I know that sounds super dramatic, and it is because being held at gunpoint is a dramatic thing. And I don’t say this for you to pity me, I’m just describing a feeling, for me, so I know what it looks like and how it feels like in case I forget. 

Watching this episode of Black Mirror, I felt a watered down version of the “you’re gonna die” feeling. I felt the dizziness and nausea (although to my credit, I’ve been nauseous for the past couple days) and I felt the pain behind my eyes. Most telling of all was the slight soreness in my shoulders shooting down my arms and to my hands. Just this quick shot of the gunman in the show raising his shotgun to point at the camera and the feeling came rushing back. It’s like being stuck in tv static. I can’t explain it. 

I’ve had this feeling a few times before and it’s always on a sliding scale. This one, the tempered down one, I’ve had a bit from watching tv. As I’ve written about before, the season 6 finale of Grey’s Anatomy gives me this feeling. Other times where it’s felt a bit more intense have been when I was sleeping in my room and heard what sounded like someone breaking in. I freaked out, couldn’t sleep the rest of the night, and sat in the feeling, waiting for someone to come into my room and kill me as I just knew they would. Another time was just after the 2012 movie theater shooting in Aurora, when a friend and I went to see a movie.
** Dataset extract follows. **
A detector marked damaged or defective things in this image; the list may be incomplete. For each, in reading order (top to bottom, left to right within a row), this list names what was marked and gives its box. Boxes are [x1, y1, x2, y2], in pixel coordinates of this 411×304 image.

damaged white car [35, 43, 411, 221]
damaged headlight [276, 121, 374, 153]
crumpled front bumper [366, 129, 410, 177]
I couldn’t focus and I can’t even remember what we saw, but I couldn’t help feeling that someone would come in and do the same thing that happened in Colorado. And the most intense “you’re gonna die” feeling I got, not including the first time, was when I was locked in a classroom as a shooter ran through my college campus. It was 4 months after my own brush with death, which only served to amplify how terrified I was, no doubt. 

So, I’m familiar with this feeling. It doesn’t help knowing what it is; being able to recognize it doesn’t help me cope, at least it doesn’t feel like it. But this feeling is so acute and so strange and just so…something. I can’t quite put my finger on it. My shoulders are still sore.